Les histoires sombres de super-héros ne fonctionnent également que si elles ne sont pas 100 % sombres – après tout, on les appellecomiquedes livres, n'est-ce pas ? Il y a quelque chose de fondamentalement idiot dans la notion de super-héros, c'est pourquoi les blagues sont intégrées au genre. Contrairement aux slogfests sans humour commeBatman contre Superman : L'aube de la justice,Loganpropose des portions saines d'humour réel. Les meilleurs contes de Wolverine sont construits sur les difficultés du protagoniste misanthrope à établir des relations avec les autres, et ce film n'est pas différent : Hugh Jackman a une bonne chimie crépitante avec Patrick Stewart et la remarquable nouvelle venue Dafne Keen, qui incarne une fille mystérieuse dont Logan se rend compte qu'il s'en soucie. pour. Contrairement aux gags des gars de la fraternitéDead Poolou les plaisanteries dansL'homme fourmi, les rires dansLoganproviennent de relations, et ces relations sont celles auxquelles un spectateur peut s'identifier. Wolverine et le professeur X se battent parce qu'ils s'aiment, même dans les moments difficiles.
Une chose qui rend ces temps désastreux est la façon dont les corps des deux hommes dégénèrent, ce qui nous amène à un autre concept selon lequelLoganpartage avec les grands super-héros des histoires : des idées originales sur les super-pouvoirs. Si un conteur utilise simplement les capacités extraordinaires de ses personnages pour montrer de grandes scènes de combat, il ne fait pas assez d'efforts - vous devez partir de ce principe et améliorer ce qui a été fait auparavant. Ici, nous nous posons la question de savoir ce qui se passe lorsque les super-héros vieillissent. Logan a toujours son facteur de guérison, mais nous voyons que c'est devenu une malédiction : il veut mourir de vieillesse comme tout le monde, mais tout ce que ses années avancées lui ont donné, c'est une incapacité à recevoir cette douce étreinte de la mortalité et une série répétée de blessures. de moments où il se remet douloureusement de blessures massives. (Comme les vieillards le savent, certains de ses processus biologiques prennent plus de temps qu'avant.) Quant à Xavier, eh bien, la situation est bien résumée par l'un des méchants : il souffre « d'une maladie dégénérative du cerveau dans le cerveau le plus dangereux au monde ». .» Les deux hommes sont à la fois terrifiants et pitoyables.
Et c’est là que réside la clé des grandes tragédies des super-héros : l’humanité fragile au sein de l’imposant surhumain. Lecteur, j'ai pleuré. Trois fois au cours du film, je me suis retrouvé à pleurer, ce que je ne fais presque jamais au cinéma. Je ne vais pas gâcher ces moments, mais ils étaient touspetit. Une conversation entre vieux amis, un souvenir d'enfance et une brève citation d'un vieux film. Les enjeux de l’image sont personnels et non globaux – Mangold comprend que les plans directeurs des méchants ne sont jamais le véritable point d’un conflit de super-héros.

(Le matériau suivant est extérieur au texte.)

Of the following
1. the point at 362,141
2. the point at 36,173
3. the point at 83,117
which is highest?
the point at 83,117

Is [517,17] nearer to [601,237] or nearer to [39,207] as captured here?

Lorsqu’ils sont bien menés, les combats de super-héros sont en fin de compte des batailles contre les plus grands super-vilains de tous : le cynisme et nos propres impulsions basses. De cette façon, ce film déprimant est, paradoxalement, l’un des films de super-héros les plus optimistes jamais réalisés. Les gentils ne se battent pas seulement pour sauver le monde, mais pour prouver que cela vaut la peine d'être sauvé.Loganfait cela aussi, dans le processus prouvant que ces bandes dessinées idiotes que le personnage principal déteste tant auraient pu en fait être sur quelque chose.